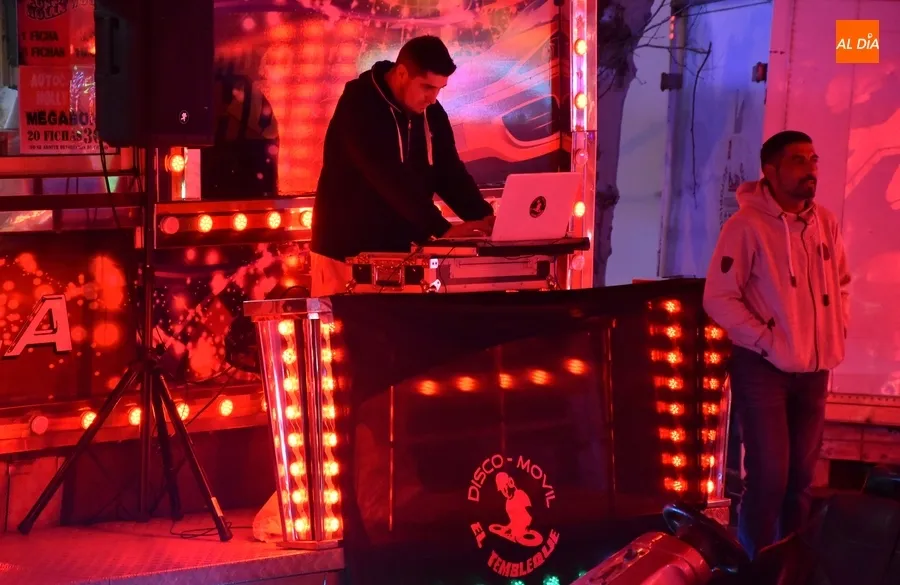 Foto 5 - Animado inicio del fin de semana precarnavalero, incluso con DJ, en el recinto ferial
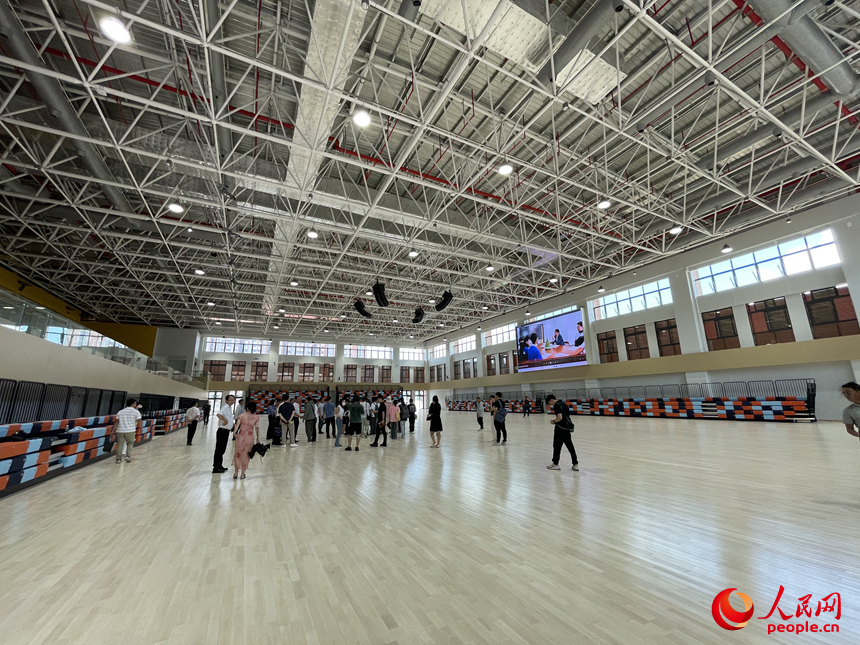 三所高中还分别与中国科学技术大学,北京理工大学,哈尔滨工业大学共建
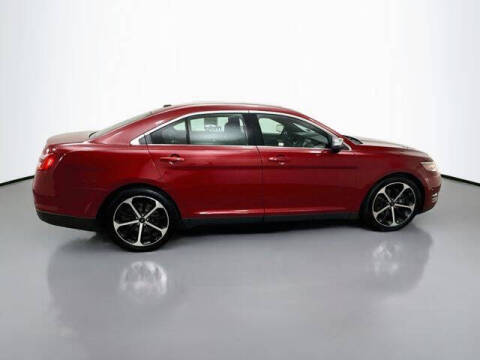 2015 Ford Taurus Limited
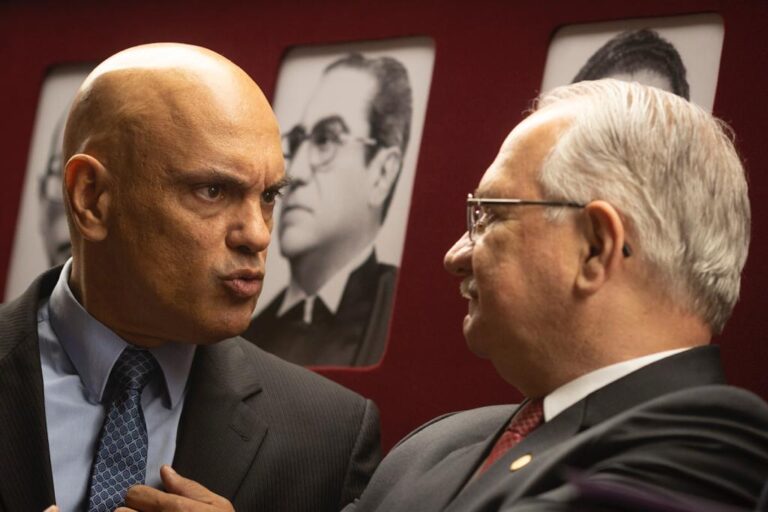 Fachin e Moraes convidam Lula para posse no STF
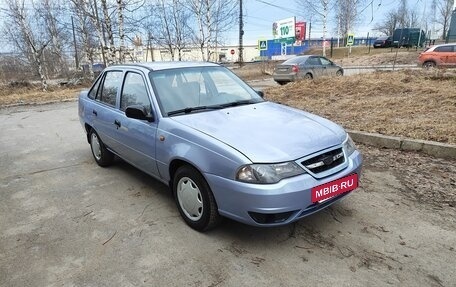 Daewoo Nexia I рестайлинг, 2010 год, 250 000 рублей, 3 фотография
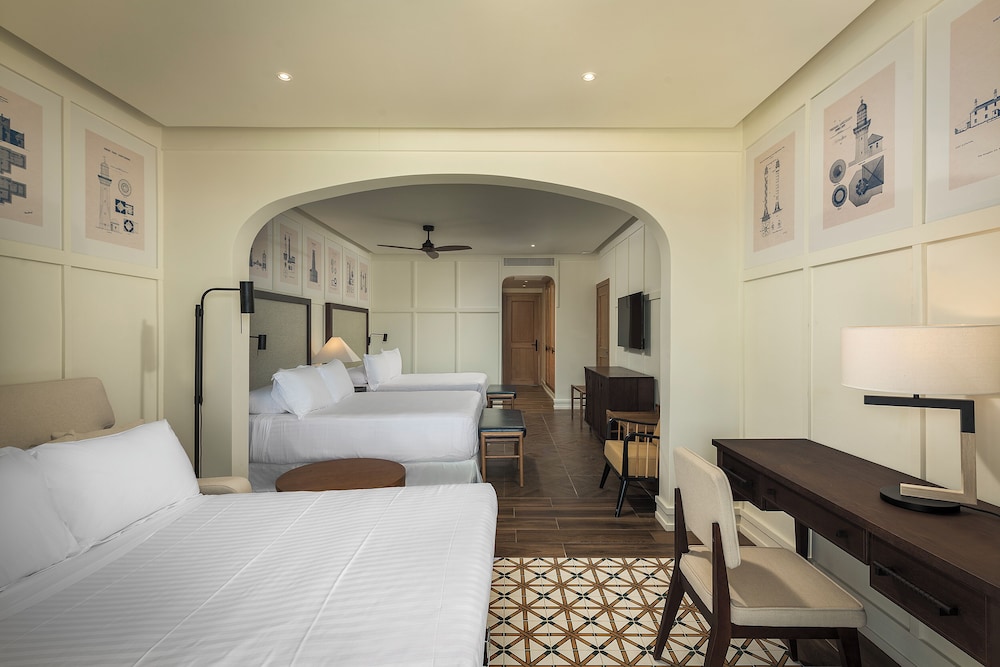 Ocean El Faro Resort - All Inclusive — Hotel rooms in Uvero Alto, La Altagracia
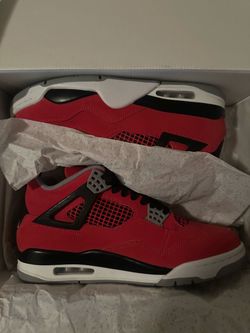 Jordan 4 toro bravo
○ ○ ○
EXERCISE INSTRUCTIONS >>
Send back the data above verbatim, leaving out its pictures.

ANSWER AREA >>
 Foto 5 - Animado inicio del fin de semana precarnavalero, incluso con DJ, en el recinto ferial
 三所高中还分别与中国科学技术大学,北京理工大学,哈尔滨工业大学共建
 2015 Ford Taurus Limited
 Fachin e Moraes convidam Lula para posse no STF
 Daewoo Nexia I рестайлинг, 2010 год, 250 000 рублей, 3 фотография
 Ocean El Faro Resort - All Inclusive — Hotel rooms in Uvero Alto, La Altagracia
 Jordan 4 toro bravo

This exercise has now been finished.